The old ways are not permanent according to Jesus. I take that to mean that we are allowed to progress in our ideas as well and should not be beholden to the specific cultural lenses of the Bible, but I don’t want to put my words into Milton’s mouth. What I think Milton meant by progressive revelations is that our scriptures show a clear development in terms of spiritual insights. Different parts reflect different stages of understanding God and God’s will. We got it wrong, we continue to get it wrong, but we can always get better. Because of that, not every biblical text is equal in relevance, value or authority. Let that sink in.

Milton specifically drew a line before and after Christ. He believed that if you cut out John 3:16 from the Bible, you would cut out part of its very heart. Yet, if you cut out parts of Leviticus or Deuteronomy, it would be but a flesh wound. He pointed to Paul’s caution that we must weigh the past shadows against Christ’s substance using one of my favorite passages as a former seventh day Sabbath keeper.

Colossians 2:16-19

Therefore, do not let anyone condemn you in matters of food ordrink or of observing festivals, new moons, or Sabbaths. These are only a shadow of what is to come, but the body belongs to Christ. Do not let anyone disqualify you, insisting on self-abasement and worship of angels, initiatory visions, puffed up without cause by a human way of thinking,and not holding fast to the head, from whom the whole body, nourished and held together by its ligaments and tendons, grows with a growth that is from God.

There is a progressive revelation from shadow to substance. I take it further than I think Milton was willing to take it, and I think that even on the other side of the Christ event we get to continue to progress. That means, for instance, Paul was similarly constrained by his knowledge, his language and his culture. He believed some things that are either misinterpreted or flat out wrong. We have the benefit of 2,000 years of growth to see things in a new light. I’m sure that over the next 2,000 years much of what we believe today will seem silly as well.

What are we to do? Milton says we are to consider all scripture through the mind of Christ. At least as best we can. I have written elsewhere that the only thing that matters is how we see things through the lens of Christ. We are fortunate that we have the biblical record of our Lord to help us with that. But things change and we must help each other determine where our faith leads us into the bold always-changing future. What did Jesus say about abortion, space travel, the Russian invasion of Ukraine, quantum physics and LGBTQ+ rights? Nothing. But Jesus did talk a lot about loving God and neighbor, upholding the marginalized, forgiveness, welcoming foreigners, caring for the poor and hungry and cautioned against strict religiosity and empire. Let’s focus on those things as we try to determine how to best act according to the mind of our Lord.

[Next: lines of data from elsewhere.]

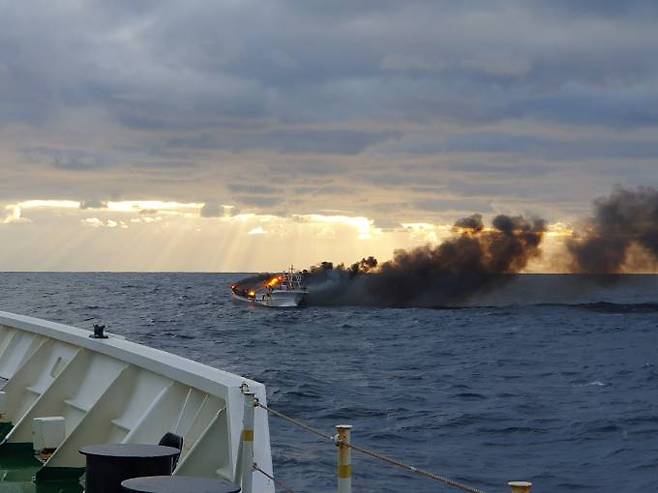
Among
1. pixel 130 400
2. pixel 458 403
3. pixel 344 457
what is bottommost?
pixel 458 403

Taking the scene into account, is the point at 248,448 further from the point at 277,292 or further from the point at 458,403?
the point at 277,292

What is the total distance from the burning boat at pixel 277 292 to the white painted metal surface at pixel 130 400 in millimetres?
122327

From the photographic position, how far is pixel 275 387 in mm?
33844

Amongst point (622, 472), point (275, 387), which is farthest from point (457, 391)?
point (622, 472)

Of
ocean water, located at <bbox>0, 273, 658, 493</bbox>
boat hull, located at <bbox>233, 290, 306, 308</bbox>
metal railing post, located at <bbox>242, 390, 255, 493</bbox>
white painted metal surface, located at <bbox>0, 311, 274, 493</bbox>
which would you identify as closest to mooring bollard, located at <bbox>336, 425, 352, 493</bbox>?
metal railing post, located at <bbox>242, 390, 255, 493</bbox>

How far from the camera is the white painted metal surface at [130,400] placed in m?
7.80

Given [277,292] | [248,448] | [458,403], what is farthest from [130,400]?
[277,292]

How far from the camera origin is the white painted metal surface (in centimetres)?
780

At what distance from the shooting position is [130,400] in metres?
9.83

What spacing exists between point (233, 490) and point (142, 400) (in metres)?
3.67

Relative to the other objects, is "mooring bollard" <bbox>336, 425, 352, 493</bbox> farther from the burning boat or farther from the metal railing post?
the burning boat

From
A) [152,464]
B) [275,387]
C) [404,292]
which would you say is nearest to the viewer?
[152,464]

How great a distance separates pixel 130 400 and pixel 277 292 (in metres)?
128

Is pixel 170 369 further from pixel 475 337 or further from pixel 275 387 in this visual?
pixel 475 337
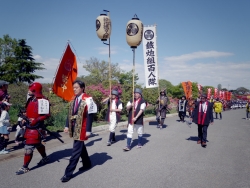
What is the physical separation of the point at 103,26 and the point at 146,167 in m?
5.22

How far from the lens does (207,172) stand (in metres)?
4.56

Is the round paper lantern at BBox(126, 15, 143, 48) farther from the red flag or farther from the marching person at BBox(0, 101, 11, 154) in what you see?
the marching person at BBox(0, 101, 11, 154)

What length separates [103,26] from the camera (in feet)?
24.9

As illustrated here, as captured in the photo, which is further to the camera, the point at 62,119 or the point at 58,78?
the point at 62,119

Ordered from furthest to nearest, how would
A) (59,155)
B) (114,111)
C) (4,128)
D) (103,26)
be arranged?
(103,26), (114,111), (59,155), (4,128)

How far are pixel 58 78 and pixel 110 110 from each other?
7.37 ft

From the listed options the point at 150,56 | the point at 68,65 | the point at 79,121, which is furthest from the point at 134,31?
the point at 150,56

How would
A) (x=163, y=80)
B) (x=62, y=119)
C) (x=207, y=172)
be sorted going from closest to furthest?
(x=207, y=172) < (x=62, y=119) < (x=163, y=80)

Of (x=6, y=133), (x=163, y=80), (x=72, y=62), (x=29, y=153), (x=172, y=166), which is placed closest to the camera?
(x=29, y=153)

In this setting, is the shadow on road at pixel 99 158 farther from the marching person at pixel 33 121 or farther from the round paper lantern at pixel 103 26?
the round paper lantern at pixel 103 26

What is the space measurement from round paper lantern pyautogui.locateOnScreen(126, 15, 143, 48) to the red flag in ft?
7.34

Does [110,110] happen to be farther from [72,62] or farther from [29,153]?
[29,153]

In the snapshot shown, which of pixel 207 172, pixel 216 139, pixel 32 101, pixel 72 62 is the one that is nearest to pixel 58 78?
pixel 72 62

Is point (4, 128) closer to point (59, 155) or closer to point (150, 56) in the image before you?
point (59, 155)
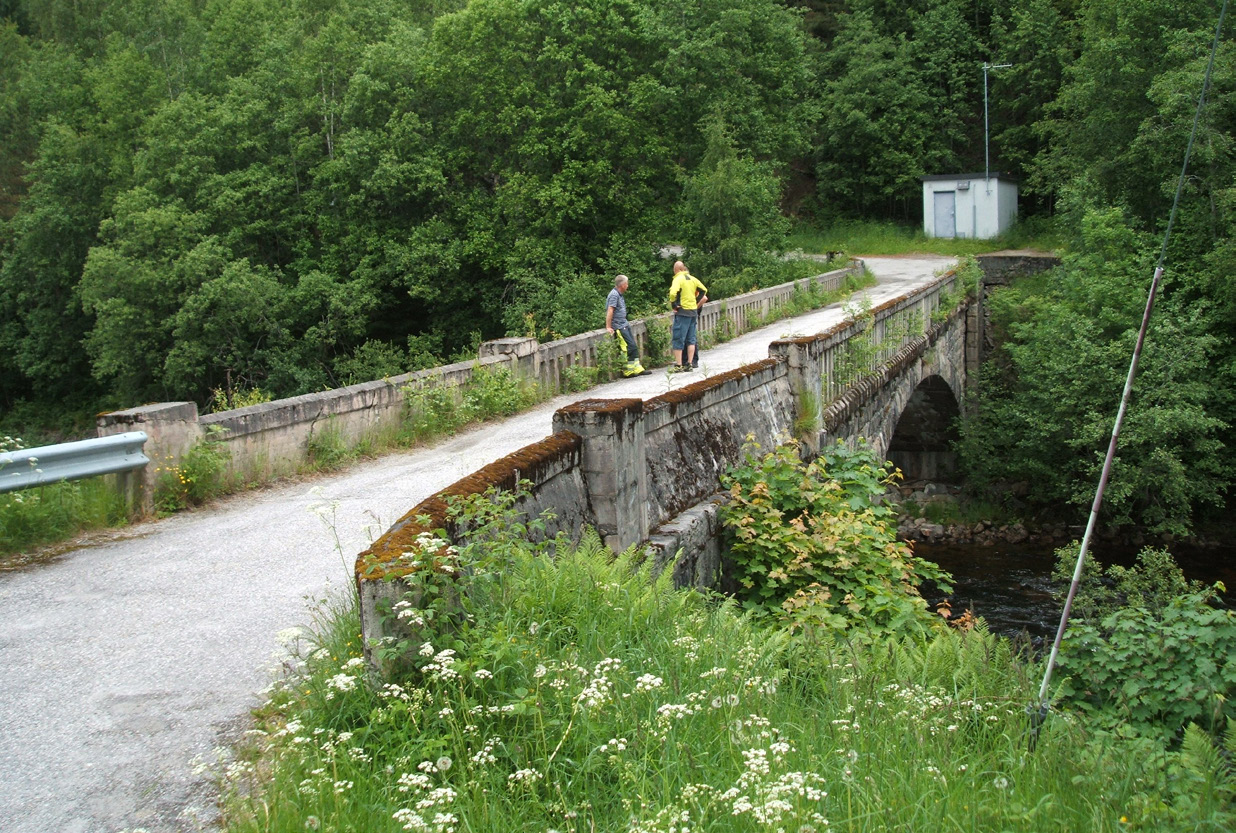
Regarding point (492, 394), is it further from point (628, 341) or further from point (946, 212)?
point (946, 212)

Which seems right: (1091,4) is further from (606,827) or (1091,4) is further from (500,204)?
(606,827)

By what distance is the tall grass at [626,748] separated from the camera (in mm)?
3613

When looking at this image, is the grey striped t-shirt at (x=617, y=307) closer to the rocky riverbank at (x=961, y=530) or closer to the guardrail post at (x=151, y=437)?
the guardrail post at (x=151, y=437)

We aren’t called to worship the Bible; we are called to worship Christ. We don’t need to defend the obvious errors and cultural problems we find in the Bible. We don’t need to defend the Bible’s support of slavery and genocide; neither should we defend its misogyny and anti-LGBTQ+ biases. I do think the Bible is authoritative for us in specific ways, and that doesn’t depend on inerrancy or literalism. It’s incredibly freeing to see the Bible as a library of our faith ancestors without having to read every passage equally and literally. Center your faith on Jesus’ love, forgiveness and the upside-down Kingdom of God that contrasts our earthly kingdoms. Jesus had priorities way beyond scripture, and we should let those shape our interpretation and practice of our faith.